Exercise instructions
Please render this sentence from the subsets note into Spanish: "The solution set must not contain duplicate subsets."

Provided passage
--------------------------------------------------
Note:
- Elements in a subset must be in non-descending order.
- The solution set must not contain duplicate subsets.
If S =
[1,2,2], a solution is:
[ [2], [1], [1,2,2], [2,2], [1,2], [] ]Solution: the same idea as Subset I, the only difference is that you may need to take care of duplicates. Here I give both DFS and the iteration solutions.
/*******************************SOLUTION 1***********************************/
class Solution {
public:
void subsetsHelper(vector<vector<int> > &ret, vector<int> s, int cur, vector<int> r){
if(cur==s.size()){
ret.push_back(r);
return;
}
//not add s[cur]
subsetsHelper(ret, s, cur+1, r);
//add s[cur]
int c = 0;
for(int i=0; i<r.size(); i++)
if(r[i]==s[cur])
c++;
int d = 0;
for(int i=0; i<cur; i++)
--------------------------------------------------
Data lines
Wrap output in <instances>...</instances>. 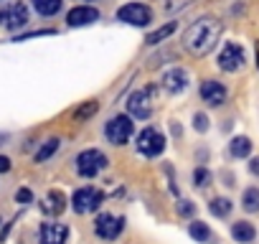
--------------------------------------------------
Response to the task
El conjunto de soluciones no debe contener subconjuntos duplicados.